I’ve still got the radio issues raised by Doc Searls on the brain and have been thinking about how simple it would be for Air America to really do something special with their internet infrastructure. They don’t have a tremendous number of stations, so they could really help themselves out by adding the ability for people to easily hear their programming on the internet. I qualify it because you can do it now but it isn’t easy. Here’s some suggestions to what I think they should do:

  • Add RSS! As Doc points out, they could help them out by publishing their show notes via RSS. It really wouldn’t take much – just have a notification item for each individual show in the programming, with notes to topics and guests. Listeners could subscribe to the feeds and get up-to-the-minute notifications of what is going to be on the air and when.
  • Get the audio archives up, like Right Freaking Now!

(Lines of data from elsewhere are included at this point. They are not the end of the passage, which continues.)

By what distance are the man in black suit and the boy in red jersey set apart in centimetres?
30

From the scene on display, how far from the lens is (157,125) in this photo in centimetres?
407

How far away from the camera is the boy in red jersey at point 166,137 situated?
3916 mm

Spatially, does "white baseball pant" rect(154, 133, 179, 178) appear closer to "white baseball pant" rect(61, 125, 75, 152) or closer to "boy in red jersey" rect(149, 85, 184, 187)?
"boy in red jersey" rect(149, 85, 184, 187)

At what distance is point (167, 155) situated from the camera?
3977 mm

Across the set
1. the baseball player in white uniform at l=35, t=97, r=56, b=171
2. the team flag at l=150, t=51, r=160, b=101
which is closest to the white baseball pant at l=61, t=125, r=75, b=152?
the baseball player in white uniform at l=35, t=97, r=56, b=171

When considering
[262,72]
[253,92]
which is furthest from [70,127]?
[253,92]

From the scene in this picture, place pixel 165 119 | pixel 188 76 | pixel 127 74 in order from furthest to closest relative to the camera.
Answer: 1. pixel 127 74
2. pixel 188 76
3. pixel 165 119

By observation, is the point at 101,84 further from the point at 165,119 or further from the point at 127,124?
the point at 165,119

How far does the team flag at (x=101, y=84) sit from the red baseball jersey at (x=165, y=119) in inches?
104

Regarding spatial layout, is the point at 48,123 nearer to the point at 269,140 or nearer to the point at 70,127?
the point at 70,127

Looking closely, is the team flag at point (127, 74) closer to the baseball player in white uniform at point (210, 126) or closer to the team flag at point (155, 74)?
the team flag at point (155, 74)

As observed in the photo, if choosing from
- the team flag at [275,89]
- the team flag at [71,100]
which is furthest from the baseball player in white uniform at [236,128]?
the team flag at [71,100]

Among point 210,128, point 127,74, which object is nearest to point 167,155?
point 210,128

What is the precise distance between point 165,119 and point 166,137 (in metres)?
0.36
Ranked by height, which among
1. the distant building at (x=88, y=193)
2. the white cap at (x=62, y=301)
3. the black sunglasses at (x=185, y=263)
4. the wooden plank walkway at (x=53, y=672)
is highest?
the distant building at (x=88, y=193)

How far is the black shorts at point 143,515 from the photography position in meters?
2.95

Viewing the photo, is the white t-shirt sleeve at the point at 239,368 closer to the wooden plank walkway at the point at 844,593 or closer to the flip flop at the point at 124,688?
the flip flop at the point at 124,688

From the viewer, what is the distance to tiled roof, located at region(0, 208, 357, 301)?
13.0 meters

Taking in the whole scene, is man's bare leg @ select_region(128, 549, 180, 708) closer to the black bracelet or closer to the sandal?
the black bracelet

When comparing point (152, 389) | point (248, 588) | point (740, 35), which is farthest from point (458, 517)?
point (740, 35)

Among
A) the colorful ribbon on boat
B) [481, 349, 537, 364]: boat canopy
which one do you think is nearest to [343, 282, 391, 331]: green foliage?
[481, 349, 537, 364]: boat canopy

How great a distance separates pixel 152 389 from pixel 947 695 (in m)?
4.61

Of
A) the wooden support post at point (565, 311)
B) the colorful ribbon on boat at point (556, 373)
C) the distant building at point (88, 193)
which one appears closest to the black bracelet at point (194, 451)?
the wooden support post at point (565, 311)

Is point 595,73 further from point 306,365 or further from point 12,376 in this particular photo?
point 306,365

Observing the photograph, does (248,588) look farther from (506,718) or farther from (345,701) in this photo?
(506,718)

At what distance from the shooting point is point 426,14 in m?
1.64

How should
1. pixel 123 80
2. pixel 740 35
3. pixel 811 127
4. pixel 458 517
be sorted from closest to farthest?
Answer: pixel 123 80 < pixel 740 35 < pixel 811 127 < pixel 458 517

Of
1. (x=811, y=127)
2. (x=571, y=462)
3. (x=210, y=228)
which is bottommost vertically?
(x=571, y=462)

It isn’t rocket surgery and they should have had this from the outset. WREK keeps an entire week of programming in their MP3 archives in two different bandwidth. NPR has RealAudio archives of everything they do. It wouldn’t take a lot to keep this 50 hours of programming a week in an archive. They seem to be RealAudio centric (Rob Glaser of RealNetworks is a financial supporter of the network) which I think is a mistake. It would be much better if they had MP3s available. Why? Think “iPod Generation.” They should desire to have their shows on the iPods of every young hipster walking the streets of our cities. In addition to the other RSS feed, they should have an RSS feed with enclosures for their archives, so that you could subscribe and automatically have their shows synced into your iTunes and iPod. When you leave the house in the morning, Air America is already on it.
  • Recruit the people from Air America Place fan site, and have them do some of this stuff for you. Pay them a nominal amount and have them keep doing what they are doing but with an official stamp. AAP does have MP3 archives, although I believe they strip the commercials out. I’d actually prefer to have the commercials left in, in which case I can see no reason why anyone would object to what they are doing. They are just distributing AA programming when AA doesn’t have to pay for the bandwidth. They’ve already got a better internet community with the forums and archives than the official AA site does, so just make them part of the team and roll them in.

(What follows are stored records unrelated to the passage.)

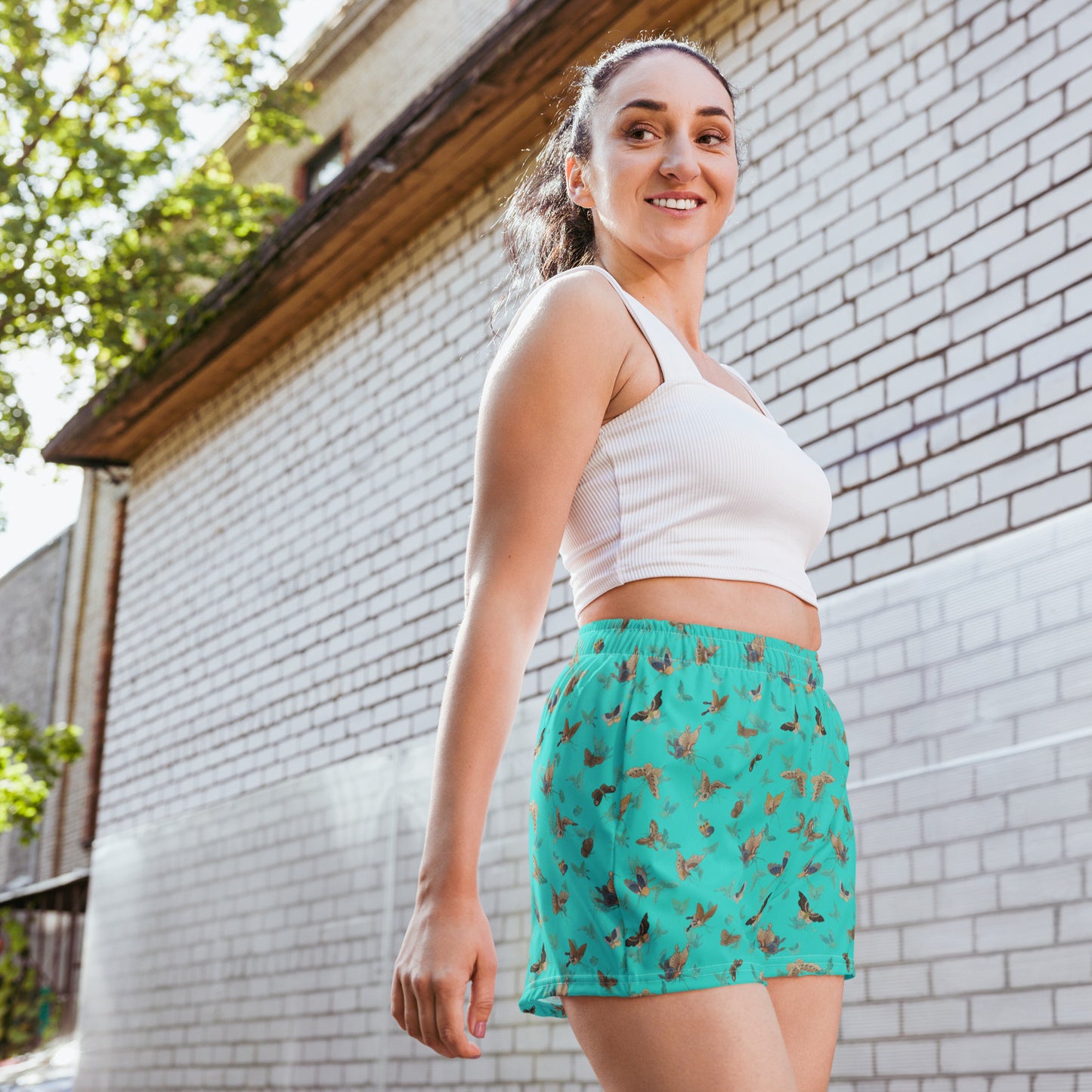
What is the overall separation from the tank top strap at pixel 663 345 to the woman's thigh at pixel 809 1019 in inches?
27.7

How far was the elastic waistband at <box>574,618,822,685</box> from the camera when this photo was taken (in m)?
1.60

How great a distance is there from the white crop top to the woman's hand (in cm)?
43

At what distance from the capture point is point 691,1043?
4.65 ft

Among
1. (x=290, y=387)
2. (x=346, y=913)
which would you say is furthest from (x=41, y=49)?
(x=346, y=913)

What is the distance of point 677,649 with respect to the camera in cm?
160

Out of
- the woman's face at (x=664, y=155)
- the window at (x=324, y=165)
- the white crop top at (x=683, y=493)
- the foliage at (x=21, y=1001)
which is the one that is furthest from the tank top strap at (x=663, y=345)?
the foliage at (x=21, y=1001)

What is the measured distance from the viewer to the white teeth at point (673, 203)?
1.95 meters

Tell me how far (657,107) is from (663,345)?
16.9 inches

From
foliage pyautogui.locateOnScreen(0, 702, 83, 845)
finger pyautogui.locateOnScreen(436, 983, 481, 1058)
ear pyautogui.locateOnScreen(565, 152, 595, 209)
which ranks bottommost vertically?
finger pyautogui.locateOnScreen(436, 983, 481, 1058)

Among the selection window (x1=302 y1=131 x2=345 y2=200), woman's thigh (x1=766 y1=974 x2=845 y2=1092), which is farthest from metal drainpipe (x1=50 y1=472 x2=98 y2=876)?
woman's thigh (x1=766 y1=974 x2=845 y2=1092)

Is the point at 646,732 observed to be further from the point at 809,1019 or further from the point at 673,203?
the point at 673,203

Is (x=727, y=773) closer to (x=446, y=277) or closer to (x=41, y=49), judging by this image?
(x=446, y=277)

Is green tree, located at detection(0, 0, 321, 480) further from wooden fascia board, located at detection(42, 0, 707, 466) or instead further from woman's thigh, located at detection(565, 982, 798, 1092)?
woman's thigh, located at detection(565, 982, 798, 1092)

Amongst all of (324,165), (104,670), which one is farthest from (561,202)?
(104,670)
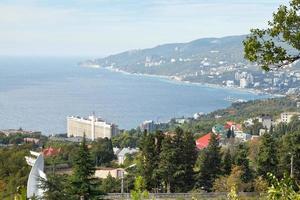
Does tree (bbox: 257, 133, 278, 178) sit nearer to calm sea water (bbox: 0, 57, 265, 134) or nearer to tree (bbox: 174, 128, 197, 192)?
tree (bbox: 174, 128, 197, 192)

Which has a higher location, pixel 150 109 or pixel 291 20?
pixel 291 20

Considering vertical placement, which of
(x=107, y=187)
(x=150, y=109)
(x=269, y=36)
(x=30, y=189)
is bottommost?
(x=150, y=109)

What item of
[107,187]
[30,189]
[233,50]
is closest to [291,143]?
[107,187]

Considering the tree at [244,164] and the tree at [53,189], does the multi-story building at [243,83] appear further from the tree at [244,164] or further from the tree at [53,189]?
the tree at [53,189]

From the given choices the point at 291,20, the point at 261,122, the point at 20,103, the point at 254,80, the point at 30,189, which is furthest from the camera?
the point at 254,80

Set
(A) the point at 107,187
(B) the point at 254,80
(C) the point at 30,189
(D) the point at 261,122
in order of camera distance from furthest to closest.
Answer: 1. (B) the point at 254,80
2. (D) the point at 261,122
3. (A) the point at 107,187
4. (C) the point at 30,189

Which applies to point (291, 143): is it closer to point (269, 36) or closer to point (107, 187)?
point (107, 187)

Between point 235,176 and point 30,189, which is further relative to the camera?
point 235,176
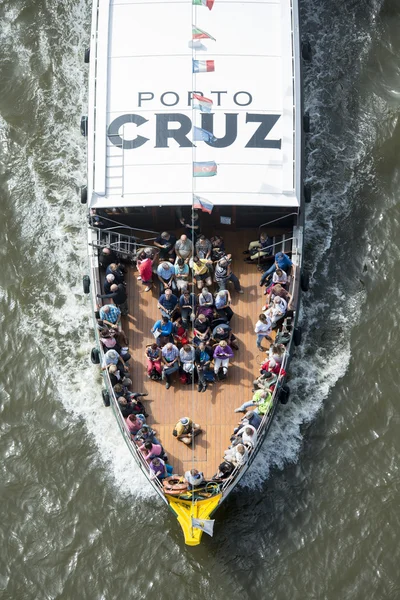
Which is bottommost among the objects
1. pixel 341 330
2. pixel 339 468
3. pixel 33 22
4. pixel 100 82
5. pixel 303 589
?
pixel 303 589

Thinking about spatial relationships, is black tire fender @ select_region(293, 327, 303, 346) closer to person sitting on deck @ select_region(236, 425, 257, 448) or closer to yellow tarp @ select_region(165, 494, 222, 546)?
person sitting on deck @ select_region(236, 425, 257, 448)

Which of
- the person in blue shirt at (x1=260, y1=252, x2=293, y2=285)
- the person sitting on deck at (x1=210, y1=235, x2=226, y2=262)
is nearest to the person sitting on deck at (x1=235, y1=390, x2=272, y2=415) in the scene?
the person in blue shirt at (x1=260, y1=252, x2=293, y2=285)

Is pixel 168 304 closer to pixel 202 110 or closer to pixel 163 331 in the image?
pixel 163 331

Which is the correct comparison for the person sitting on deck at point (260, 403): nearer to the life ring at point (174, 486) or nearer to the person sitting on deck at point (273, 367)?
the person sitting on deck at point (273, 367)

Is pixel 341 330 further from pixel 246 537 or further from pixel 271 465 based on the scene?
pixel 246 537

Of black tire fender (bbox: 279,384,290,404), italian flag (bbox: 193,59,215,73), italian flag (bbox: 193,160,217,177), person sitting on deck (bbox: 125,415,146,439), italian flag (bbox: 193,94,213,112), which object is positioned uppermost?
italian flag (bbox: 193,59,215,73)

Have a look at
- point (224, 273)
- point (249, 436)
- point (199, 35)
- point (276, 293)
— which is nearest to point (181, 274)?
point (224, 273)

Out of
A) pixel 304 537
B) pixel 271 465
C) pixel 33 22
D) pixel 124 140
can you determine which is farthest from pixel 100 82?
pixel 304 537
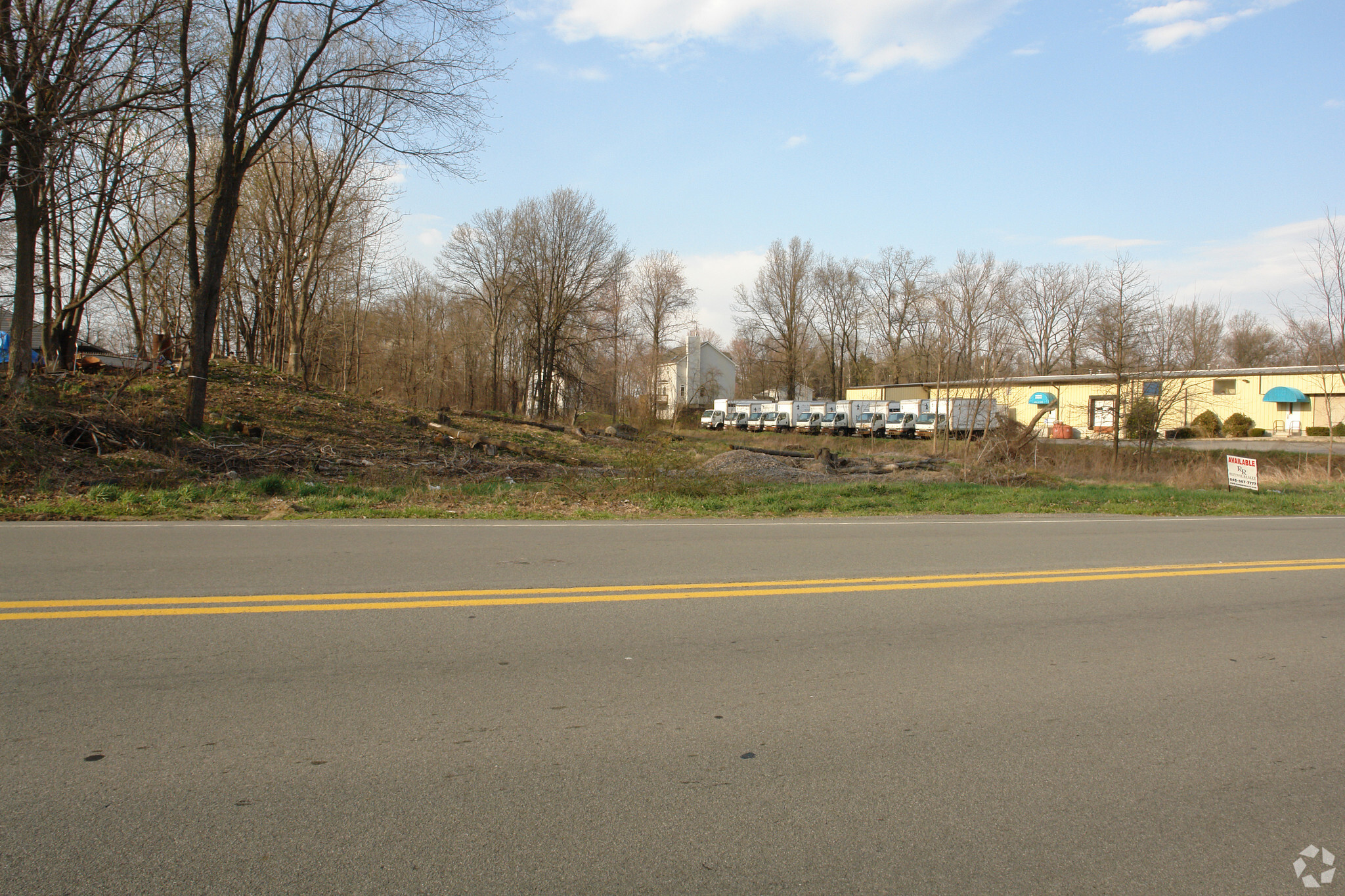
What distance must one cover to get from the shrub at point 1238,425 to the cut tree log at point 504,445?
44.3 meters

  • Take subscriptions and for the price of duplication and postage send out MP3 CDs with a months worth of all the Air America programming. Get your shows into the hands of the potential listeners, let them trade them with their friends and build the audience the grassroots way. Let these folks do some of your groundwork for you in station expansion by demonstrating pre-built audiences. Wouldn’t it be nice to go into a meeting with a station manager when you can say “We already send 10,000 CDs a month of our programming into your town.” Alternately, get a grant from a George Soros type and send them out free, ala AOL disks, to places where you want people to hear the programming. Get guerilla on this.

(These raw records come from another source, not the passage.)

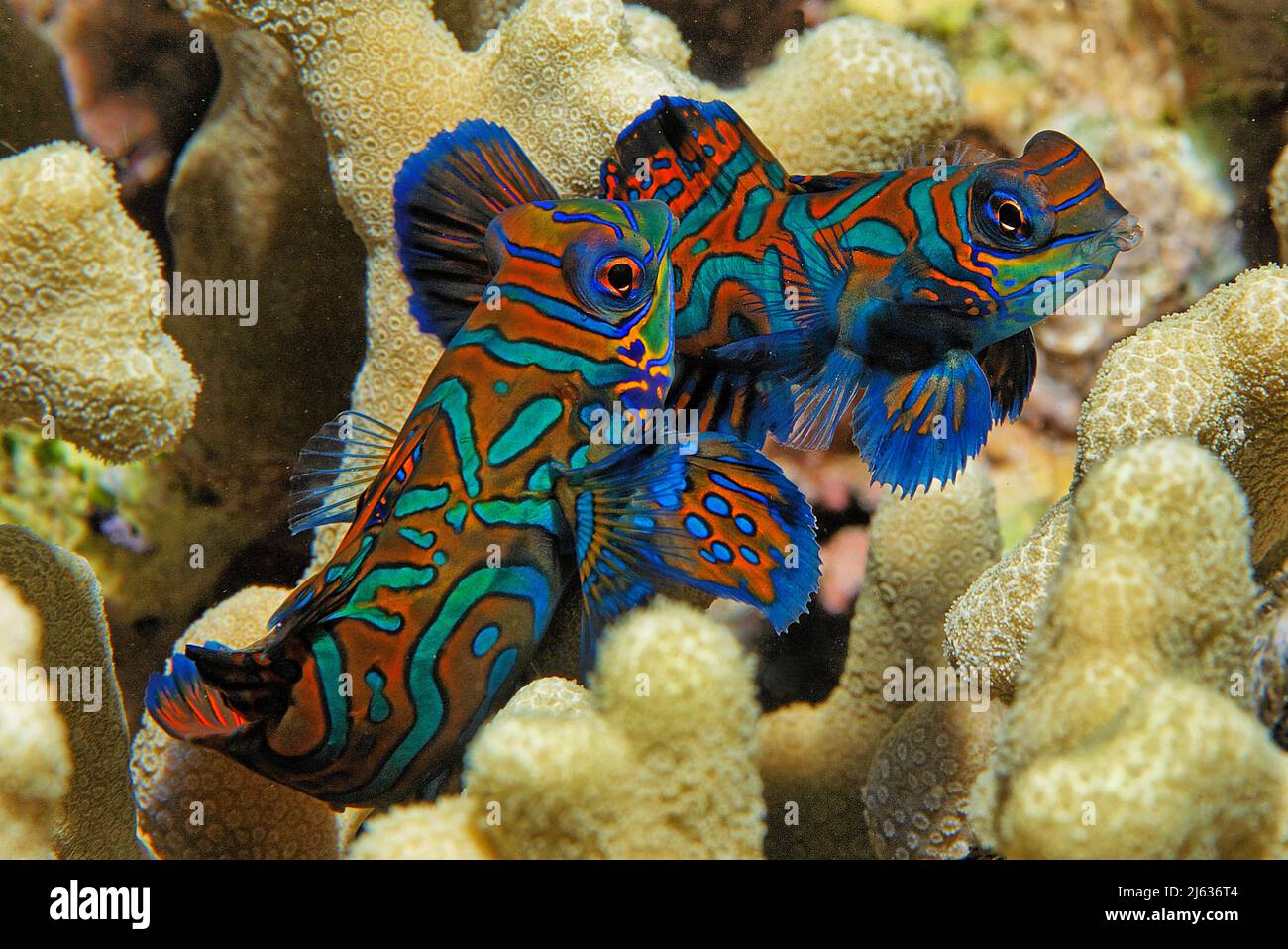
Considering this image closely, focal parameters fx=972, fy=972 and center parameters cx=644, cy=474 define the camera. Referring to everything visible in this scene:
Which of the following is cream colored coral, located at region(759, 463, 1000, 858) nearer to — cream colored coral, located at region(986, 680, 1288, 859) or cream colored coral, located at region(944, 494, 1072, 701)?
cream colored coral, located at region(944, 494, 1072, 701)

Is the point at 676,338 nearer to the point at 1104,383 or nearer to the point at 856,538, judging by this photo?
the point at 1104,383

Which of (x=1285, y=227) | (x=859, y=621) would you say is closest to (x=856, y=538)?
(x=859, y=621)

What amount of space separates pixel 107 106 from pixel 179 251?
0.65 m

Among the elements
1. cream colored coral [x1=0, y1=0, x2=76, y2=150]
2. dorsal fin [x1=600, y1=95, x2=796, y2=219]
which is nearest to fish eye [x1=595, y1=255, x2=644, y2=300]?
dorsal fin [x1=600, y1=95, x2=796, y2=219]

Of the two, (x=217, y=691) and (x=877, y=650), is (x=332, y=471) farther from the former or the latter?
(x=877, y=650)

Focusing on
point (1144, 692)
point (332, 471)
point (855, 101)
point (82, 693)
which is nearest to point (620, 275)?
point (332, 471)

I think Air America can make a go of this, but they have to do this a new way, not like every radio network startup of the past 80 years. They need to take advantage of the internet. While it is going to be difficult for them to build up a radio network to compete with their analogs of the right wing, it would be easier to build up an equivalent sized audience with people listening on their computers and iPods and Nomad jukeboxes. Take advantage of that. Get listeners via your archives, people that may not be sitting by a radio at the correct times to hear the air broadcast or live stream. Get creative. Don’t get mired down in the squabbles of radio networks, do what you can to get your shows out there by multiple alternate means.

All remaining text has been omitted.